Seek funding programs targeted towards newcomers or seek alternative funding.
- A) Our Program Partner, ScotiaBank has created a newcomers welcomepacket – the StartRight Program – with targeted information that addresses the key areas of concern for incoming families, investors, and entrepreneurs. Many banks have followed suit and the Fredericton Business Services Centre is working hard to make our client’s voices heard.
- B) There are several excellent organizations in the region that are working with new Canadian investors to make their business goals a reality. One such organization is the Business Development Bank of Canada (BDC) . “The bank caters to new Canadians by allowing them to bypass the credit history roadblock while applying for loans. With a maximum of $50,000 available as a loan, BDC is doing everything it can to help budding entrepreneurs. The bank does demand its clients to undergo a certain amount of training to improve their business acumen and learn about the Canadian business landscape.” Follow the Story HERE.
- C) Here at the Fredericton Immigrant Business Centre, our Business Immigrant Mentorship Program (BIMP) meshes perfectly with this approach, as we do run two cohorts per year and all participants receive a certificate of completion. Make sure to attend networking events and meet people with similar goals. You might just meet your next product supplier, liaison, business partner, or mentor.
Meet with advisors and discuss options.
Ask Questions.
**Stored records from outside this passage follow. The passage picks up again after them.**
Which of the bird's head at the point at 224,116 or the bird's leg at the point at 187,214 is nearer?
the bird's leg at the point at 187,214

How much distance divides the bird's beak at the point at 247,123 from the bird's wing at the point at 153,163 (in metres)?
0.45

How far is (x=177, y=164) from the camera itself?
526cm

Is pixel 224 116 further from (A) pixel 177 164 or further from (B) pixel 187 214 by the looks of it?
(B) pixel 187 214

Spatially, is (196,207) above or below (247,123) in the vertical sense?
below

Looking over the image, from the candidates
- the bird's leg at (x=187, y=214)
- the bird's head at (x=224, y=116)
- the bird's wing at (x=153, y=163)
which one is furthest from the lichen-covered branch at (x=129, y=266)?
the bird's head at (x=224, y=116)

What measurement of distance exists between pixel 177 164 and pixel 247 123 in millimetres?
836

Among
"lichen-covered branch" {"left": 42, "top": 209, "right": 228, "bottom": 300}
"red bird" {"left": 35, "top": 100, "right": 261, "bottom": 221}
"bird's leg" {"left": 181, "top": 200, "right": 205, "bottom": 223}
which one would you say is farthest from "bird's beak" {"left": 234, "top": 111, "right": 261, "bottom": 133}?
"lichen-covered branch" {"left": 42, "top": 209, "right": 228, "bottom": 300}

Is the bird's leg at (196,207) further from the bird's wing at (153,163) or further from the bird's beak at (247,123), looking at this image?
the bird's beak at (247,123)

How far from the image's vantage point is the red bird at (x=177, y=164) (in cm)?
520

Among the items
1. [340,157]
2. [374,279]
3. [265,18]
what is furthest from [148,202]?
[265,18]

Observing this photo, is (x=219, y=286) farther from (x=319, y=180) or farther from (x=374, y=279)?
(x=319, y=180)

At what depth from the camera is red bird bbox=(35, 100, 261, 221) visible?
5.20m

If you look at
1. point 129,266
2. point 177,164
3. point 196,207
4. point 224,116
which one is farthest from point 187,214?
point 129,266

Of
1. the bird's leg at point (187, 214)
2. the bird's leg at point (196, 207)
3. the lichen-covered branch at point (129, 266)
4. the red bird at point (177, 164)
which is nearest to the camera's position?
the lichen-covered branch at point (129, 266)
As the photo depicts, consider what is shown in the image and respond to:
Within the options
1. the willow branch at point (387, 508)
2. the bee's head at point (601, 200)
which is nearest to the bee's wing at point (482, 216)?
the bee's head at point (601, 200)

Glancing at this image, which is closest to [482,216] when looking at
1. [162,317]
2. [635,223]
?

For immigrants who have already established a relationship with an international bank, it is important to meet with a representative to discuss some of the options that might not be well advertised.
Credit Transfer May be Possible. There a limited number of banks providing this service; however, we do recommend immigrants look into whether or not they are eligible for a credit transfer. This greatly simplifies the waiting period between landing and building credit in Canada. See current efforts at HSBC.
“By transferring your HSBC credit history, it’s even easier to continue your banking relationship with us. Subject to qualifications, status and local country laws and regulations.”
Start Building Credit ASAP.
Research the best ways on how to build your score as fast as possible. Here is one article to get you started: Canada.ca – Improving your score.
Learn what impacts your credit score.
Take the time to learn how to build credit over time. Even after the initial settlement period, building credit history will enable immigrants to do more. The process is important for all Canadians and can be a challenge for locals as well as newcomers.
“Why does it matter? More landlords are doing credit checks to ensure potential tenants can pay their rent, and some employers want a credit report before hiring a new employee. Lenders are sure to check your credit rating before giving you a mortgage.” See the rest of this Globe and Mail Article.
For the Locals.
As Canadian business professionals who want to welcome future members of our business community, we have to continuously be aware of the challenges facing immigrant entrepreneurs. We should always ask ourselves, “How can I make this process easier or more efficient?” and “How can we promote relationships built on trust?” Every discussion we have with our clients eventually goes back to building trust and feeling a sense of belonging in the community.
Trust is number one for our clients, is it number one for you? Have you ever experienced something like this? Please send us any stories or experiences that we can pass on to future newcomers and business owners alike.
Monique Hong and Levi Lawrence
Office Administration and Succession Specialist at the Fredericton Immigrant Business Centre.